While Freud complained that this narcissistic "wall" stops all processes between counselor and patient, and that no substitute can ever be enough to defuse this type of self-attack, Spotnitz says that just by finding the "flow of destructive impassivity" we can actually resolve the repetitive attacks.
Spotznitz took the myth of Narcissus, the victim of the love he had for himself, as a way to explain how psychologists can help narcissist patients. In psychoanalysis, the two causes of narcissism are:
a-the infant, ultimately bound to the mother, fails to recognize the separation of identities between mother and child; thus there is resentment when the differences are made evident and the child develops internal rage. In the myth, Narcissus hates himself inside.
b-the individual's self hatred (caused by the previous rationale) is projective: he hates himself but places the mother in a much elevated position. However, the defense comes when the narcissist attacks himself as a way to protect the other "half" of who he is; the good half, which is the mother. Yet, there are instances where the aggression can be turned towards the mother in an attempt to lash out. It is all an unfortunate conundrum of misunderstanding of the self, and of the world around them. The salient trait of the narcissistic defense is that of personal attack and bottled up emotions.
The solution that Spotznitz suggests is that the counselor acts like a surrogate parent to the client; that the feelings of hatred and self destruction are not necessarily deflected, but channeled to the point that the client can understand the irrational nature of such thoughts. Eventually the client will mirror himself in front of the therapist and may reach an understanding of what is real and what is not.

TASK INSTRUCTIONS:
Answer these questions about the passage on narcissism:
1. What does Freud say stops all processes between counselor and patient?
2. In the first cause of narcissism, what does the infant fail to recognize?
3. In the suggested solution, what role does the counselor take toward the client?

[Stored data entries]
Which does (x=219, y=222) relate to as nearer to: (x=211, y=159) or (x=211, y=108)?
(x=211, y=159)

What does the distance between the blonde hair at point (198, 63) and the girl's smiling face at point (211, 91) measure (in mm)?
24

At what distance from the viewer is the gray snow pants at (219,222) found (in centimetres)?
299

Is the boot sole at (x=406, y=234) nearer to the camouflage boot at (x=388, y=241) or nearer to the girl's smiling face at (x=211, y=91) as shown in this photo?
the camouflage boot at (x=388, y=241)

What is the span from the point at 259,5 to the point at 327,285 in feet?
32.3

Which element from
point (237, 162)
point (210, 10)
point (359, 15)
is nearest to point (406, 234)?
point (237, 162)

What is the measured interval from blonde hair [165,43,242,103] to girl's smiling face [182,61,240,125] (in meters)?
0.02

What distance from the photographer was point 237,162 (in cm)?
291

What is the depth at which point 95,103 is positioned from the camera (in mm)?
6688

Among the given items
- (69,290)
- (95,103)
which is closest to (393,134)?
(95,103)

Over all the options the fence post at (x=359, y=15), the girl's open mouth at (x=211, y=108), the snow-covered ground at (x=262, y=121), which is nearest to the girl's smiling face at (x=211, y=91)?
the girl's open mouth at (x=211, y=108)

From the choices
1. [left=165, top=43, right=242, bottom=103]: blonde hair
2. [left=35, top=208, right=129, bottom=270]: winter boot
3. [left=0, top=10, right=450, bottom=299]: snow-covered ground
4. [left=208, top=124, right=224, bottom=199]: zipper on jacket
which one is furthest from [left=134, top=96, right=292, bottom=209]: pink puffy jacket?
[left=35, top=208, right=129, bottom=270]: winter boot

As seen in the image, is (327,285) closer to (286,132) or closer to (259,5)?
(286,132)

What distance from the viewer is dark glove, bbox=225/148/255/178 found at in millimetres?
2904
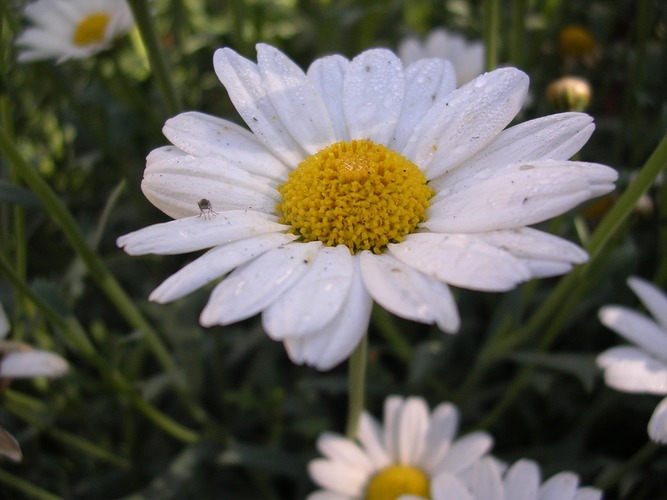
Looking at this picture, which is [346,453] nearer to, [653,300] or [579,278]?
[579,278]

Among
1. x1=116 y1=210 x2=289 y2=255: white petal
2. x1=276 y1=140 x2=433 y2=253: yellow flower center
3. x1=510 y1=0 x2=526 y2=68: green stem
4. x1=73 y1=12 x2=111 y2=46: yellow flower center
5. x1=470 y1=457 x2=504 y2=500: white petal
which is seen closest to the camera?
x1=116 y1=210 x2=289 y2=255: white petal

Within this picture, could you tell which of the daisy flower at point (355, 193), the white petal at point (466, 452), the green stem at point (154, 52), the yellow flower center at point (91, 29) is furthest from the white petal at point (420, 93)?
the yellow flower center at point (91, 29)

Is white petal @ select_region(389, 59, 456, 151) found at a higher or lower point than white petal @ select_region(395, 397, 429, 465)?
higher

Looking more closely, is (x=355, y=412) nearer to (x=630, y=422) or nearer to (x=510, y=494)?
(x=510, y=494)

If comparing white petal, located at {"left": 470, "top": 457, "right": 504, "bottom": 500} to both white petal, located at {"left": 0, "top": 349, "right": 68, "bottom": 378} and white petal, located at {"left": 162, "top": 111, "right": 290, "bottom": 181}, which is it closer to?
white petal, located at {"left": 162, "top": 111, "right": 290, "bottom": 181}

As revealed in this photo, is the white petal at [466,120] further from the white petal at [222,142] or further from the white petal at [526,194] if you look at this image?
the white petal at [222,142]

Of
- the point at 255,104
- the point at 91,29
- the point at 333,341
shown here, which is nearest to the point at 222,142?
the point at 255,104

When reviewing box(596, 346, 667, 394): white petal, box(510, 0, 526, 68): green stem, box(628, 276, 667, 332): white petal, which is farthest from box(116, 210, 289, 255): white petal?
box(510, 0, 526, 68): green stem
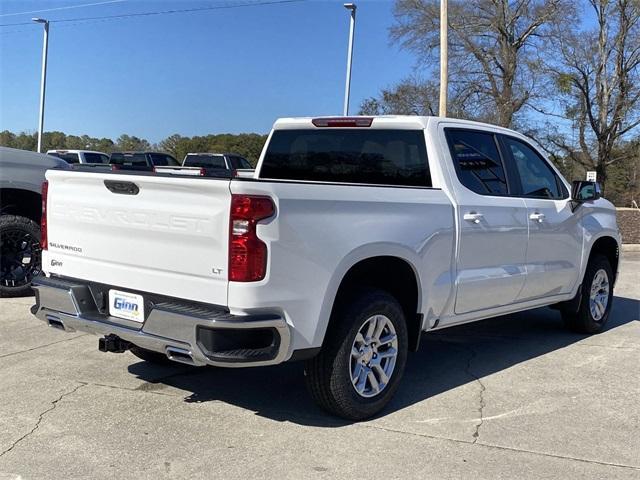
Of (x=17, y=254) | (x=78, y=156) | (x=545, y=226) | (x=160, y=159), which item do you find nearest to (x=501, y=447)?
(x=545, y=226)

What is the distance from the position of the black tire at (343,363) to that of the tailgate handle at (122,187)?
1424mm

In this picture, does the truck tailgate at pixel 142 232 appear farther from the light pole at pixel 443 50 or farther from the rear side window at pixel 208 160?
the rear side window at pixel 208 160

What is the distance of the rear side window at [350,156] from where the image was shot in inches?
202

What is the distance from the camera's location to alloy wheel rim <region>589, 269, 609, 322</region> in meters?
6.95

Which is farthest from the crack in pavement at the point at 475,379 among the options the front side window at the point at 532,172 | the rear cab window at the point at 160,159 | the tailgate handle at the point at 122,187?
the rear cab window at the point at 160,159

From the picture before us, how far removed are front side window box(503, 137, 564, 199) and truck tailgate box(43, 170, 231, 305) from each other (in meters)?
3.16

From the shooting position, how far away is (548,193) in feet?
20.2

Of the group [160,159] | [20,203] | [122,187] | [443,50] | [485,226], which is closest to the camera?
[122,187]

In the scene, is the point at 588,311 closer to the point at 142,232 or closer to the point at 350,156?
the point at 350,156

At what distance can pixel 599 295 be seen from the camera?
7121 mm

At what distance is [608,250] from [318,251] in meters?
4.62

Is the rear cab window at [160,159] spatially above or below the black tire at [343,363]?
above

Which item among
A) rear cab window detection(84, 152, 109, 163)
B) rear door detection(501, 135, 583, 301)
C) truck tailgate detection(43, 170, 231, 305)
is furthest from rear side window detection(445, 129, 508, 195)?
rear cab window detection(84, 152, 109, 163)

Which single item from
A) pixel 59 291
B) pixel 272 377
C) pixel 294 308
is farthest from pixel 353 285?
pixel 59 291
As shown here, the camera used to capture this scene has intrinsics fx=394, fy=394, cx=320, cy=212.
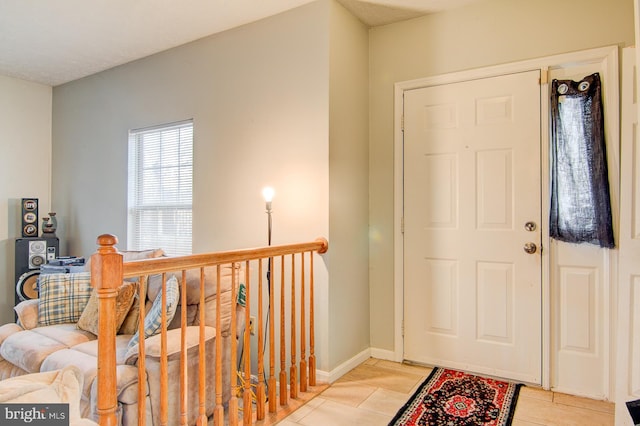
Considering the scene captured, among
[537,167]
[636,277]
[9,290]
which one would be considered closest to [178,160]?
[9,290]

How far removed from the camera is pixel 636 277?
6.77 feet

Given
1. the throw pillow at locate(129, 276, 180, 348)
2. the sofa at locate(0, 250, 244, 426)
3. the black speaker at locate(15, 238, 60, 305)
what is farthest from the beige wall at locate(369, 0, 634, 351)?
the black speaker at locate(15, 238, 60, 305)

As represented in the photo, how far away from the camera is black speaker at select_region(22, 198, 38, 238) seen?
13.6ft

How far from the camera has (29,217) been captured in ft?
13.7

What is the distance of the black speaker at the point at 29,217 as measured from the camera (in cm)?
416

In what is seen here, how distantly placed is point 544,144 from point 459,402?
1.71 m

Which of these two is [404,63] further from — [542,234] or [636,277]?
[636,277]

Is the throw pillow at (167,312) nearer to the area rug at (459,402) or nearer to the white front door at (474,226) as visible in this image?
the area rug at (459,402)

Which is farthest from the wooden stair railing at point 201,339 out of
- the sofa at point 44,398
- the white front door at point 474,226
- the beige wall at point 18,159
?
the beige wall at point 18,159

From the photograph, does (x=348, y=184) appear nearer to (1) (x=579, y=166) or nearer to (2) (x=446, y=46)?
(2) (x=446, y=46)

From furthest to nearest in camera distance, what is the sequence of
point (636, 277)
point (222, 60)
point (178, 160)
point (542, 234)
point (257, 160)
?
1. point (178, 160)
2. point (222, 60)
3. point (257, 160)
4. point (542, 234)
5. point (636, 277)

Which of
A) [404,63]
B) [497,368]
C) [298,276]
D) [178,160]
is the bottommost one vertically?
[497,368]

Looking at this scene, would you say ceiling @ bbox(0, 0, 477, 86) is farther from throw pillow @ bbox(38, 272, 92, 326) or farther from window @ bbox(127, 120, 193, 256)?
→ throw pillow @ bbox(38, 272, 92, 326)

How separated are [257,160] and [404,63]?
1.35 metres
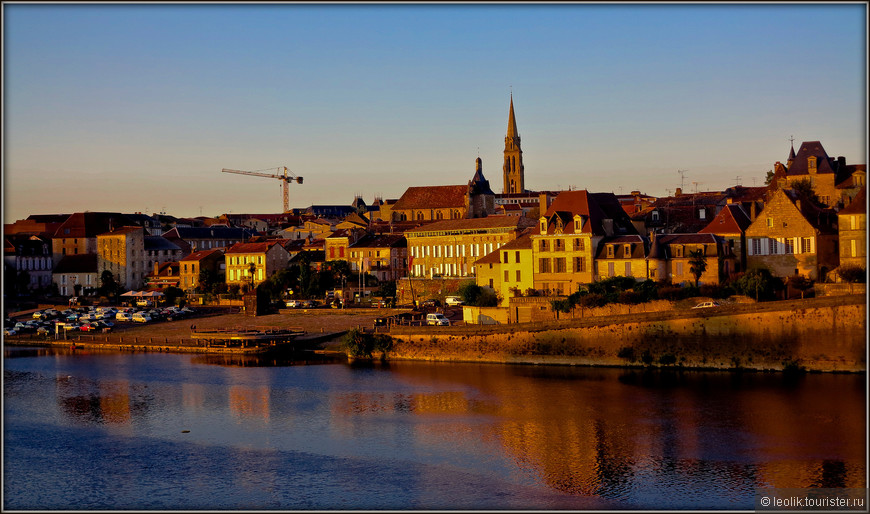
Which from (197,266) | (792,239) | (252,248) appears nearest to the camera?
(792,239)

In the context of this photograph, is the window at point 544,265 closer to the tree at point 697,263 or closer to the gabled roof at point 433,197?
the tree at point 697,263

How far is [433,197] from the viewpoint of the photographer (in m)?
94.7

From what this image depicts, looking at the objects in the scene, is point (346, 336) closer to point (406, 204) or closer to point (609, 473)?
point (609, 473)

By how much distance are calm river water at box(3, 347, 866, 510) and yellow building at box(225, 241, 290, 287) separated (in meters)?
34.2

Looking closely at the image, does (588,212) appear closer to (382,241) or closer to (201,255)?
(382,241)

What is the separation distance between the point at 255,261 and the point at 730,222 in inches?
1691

--

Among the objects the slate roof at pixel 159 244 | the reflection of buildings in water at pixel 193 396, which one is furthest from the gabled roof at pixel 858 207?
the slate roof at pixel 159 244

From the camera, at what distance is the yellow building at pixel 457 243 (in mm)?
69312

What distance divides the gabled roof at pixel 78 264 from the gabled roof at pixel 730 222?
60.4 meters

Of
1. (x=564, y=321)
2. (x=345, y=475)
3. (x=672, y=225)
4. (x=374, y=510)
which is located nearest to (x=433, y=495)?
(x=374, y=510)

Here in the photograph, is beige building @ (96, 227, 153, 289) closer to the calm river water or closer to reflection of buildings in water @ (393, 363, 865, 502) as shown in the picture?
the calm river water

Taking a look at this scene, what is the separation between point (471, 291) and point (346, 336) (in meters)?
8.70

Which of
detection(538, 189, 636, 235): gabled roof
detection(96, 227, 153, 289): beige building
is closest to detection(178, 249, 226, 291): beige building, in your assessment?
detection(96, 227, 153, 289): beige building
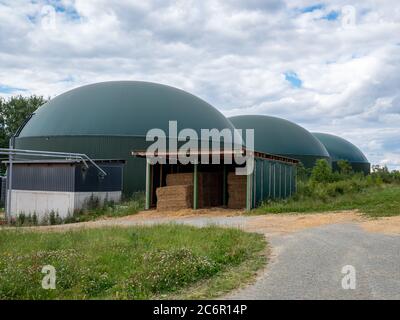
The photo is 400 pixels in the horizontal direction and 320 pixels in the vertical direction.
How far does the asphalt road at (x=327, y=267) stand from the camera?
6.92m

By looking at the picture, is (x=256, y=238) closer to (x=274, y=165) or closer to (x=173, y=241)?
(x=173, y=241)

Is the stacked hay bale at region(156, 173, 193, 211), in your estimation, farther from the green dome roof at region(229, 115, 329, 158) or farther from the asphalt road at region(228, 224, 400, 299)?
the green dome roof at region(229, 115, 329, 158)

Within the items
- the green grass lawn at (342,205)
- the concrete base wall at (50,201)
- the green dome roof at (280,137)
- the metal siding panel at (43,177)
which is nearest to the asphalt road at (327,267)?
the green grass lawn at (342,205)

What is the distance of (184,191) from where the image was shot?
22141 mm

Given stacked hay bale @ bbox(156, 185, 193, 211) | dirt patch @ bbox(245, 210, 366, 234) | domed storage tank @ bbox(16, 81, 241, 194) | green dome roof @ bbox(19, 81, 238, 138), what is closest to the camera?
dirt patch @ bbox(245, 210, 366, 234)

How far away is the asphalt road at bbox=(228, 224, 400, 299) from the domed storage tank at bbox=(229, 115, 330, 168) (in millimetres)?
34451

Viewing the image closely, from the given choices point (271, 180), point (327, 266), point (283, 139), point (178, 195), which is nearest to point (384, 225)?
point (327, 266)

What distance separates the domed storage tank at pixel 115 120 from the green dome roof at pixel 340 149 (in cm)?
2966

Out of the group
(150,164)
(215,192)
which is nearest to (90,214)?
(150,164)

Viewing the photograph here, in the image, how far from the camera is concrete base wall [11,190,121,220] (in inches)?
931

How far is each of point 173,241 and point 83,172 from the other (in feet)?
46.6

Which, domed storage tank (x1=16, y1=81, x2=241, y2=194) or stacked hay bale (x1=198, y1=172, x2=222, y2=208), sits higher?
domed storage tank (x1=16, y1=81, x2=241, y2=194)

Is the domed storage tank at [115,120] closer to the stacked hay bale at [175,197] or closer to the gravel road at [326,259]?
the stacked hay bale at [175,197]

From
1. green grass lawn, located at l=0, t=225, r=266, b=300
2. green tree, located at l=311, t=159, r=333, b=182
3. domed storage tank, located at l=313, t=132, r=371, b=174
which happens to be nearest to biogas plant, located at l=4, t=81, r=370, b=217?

EXERCISE RESULT:
1. The narcissistic "wall."
2. The separation of identities between mother and child.
3. That of a surrogate parent.